Essex FWAG

trazar (Large)

Coastal project seeks sea change on flood defence

Introducing Trazar Astley-Reid, Managing Coastal Change Field Officer.

A three-year project to assess the many approaches to coastal management has just been launched in Essex. Funded by Defra’s Innovation Programme*, the aim is to help landowners, and farmers understand and respond to the Government’s evolving coastal policy and the impacts of climate change. 

Located in Essex because it has the longest coastline of any English county, it is being run jointly by Agricultural Developments in the Eastern Region (ADER), the Country Land and Business Association (CLA), Farming and Wildlife Group (FWAG) and the National Farmers Union (NFU). The findings will have application to coastal areas throughout the country.

Trazar Astley-Reid, who has a background of working with farmers and most recently has been project managing coastal defence for the Environment Agency, has been appointed field officer.

Project board chairman and Essex farmer Andrew St Joseph said: “The need for this project is clear. The government, Environment Agency and Natural England are all busy putting together strategies that will affect the estuaries and coastline and determine where funds are spent on flood protection over the next 50 to 100 years. 

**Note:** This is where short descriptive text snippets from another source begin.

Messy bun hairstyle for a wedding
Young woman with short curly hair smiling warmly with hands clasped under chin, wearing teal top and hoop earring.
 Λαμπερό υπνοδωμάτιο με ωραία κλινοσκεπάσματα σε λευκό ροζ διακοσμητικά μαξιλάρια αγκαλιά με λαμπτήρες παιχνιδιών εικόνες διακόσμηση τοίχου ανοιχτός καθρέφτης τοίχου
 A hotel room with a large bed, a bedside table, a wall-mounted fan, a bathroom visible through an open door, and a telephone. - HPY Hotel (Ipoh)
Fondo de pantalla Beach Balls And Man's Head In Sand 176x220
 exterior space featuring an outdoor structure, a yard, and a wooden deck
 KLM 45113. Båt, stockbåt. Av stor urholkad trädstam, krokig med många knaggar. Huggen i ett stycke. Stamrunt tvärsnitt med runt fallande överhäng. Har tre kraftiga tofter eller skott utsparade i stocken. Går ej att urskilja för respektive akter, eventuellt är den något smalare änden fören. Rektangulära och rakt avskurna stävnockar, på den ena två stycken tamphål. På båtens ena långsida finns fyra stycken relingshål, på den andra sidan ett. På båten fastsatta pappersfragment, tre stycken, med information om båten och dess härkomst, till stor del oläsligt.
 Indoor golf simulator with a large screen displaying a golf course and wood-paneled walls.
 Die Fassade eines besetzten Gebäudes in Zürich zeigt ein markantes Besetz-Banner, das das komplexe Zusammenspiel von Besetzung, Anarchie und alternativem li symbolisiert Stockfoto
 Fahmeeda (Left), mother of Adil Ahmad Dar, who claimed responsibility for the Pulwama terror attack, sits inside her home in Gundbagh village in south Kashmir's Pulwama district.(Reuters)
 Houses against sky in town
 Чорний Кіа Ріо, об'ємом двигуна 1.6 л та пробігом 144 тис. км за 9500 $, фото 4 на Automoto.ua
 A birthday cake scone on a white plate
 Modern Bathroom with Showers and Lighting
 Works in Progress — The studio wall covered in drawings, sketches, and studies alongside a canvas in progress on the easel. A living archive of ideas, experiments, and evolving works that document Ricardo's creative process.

“By their very nature these strategies tend to apply to the entire coast, and this holistic approach does not provide the realistic and practical information that will help coastal farmers and landowners adjust their businesses to cope with the changes that lie ahead.

“Climate change predictions of sea level rise, combined with increased storms will inevitably lead to pressure on coastal defences and the farmed land including the many environmentally sensitive areas located along the coastal strip.  Managed realignment may be one solution, but there are other ways of ensuring a sustainable future for people, farming and wildlife.

“Our project seeks to establish a menu of options for the individual landowners along the coast.”

Trazar will begin by working with groups of landowners, starting in areas which are unlikely to be defended using public funds. She will be helping them to look at their options and find affordable solutions which also protect and enhance the local environment.

Mr St Joseph said: “Some farmers may opt for payments for environmental enhancement while others may look for opportunities to make money from recreation and tourism. Some may decide that the positive prospects for food and grown fuel production justify maintaining, at their own expense, the existing flood defences.  And who knows what new crops may be available that tolerate the occasional influx of sea water?

“Landowners are facing some difficult times ahead on the coastline but they can take some comfort that this project is working on their behalf to seek practical and financially viable ways forward.”

Trazar is employed by FWAG and is based at the Rural Business Centre, Writtle College, Lordship Road, Writtle, Chelmsford, Essex CM1 3RR
Tel: 01245 424108, Mob: 07900 192445 or Email: trazar.astley-reid@writtle.ac.uk  

Alternatively contact, Jim Egan, Eastern Regional Director FWAG, C/o Nottingham Trent University,
Brackenhurst Campus, Southwell, Nottinghamshire NG25 0QF
Tel: 01636 819056, Mob: 0771 3333 159 or Email: jim.egan@fwag.org.uk   

* The Defra innovation fund project was established to encourage the development of ideas for novel solutions to managing flood and coastal erosion risk. In total there are six such projects each with a different emphasis and varied locations. They are very much related and will build on each others work.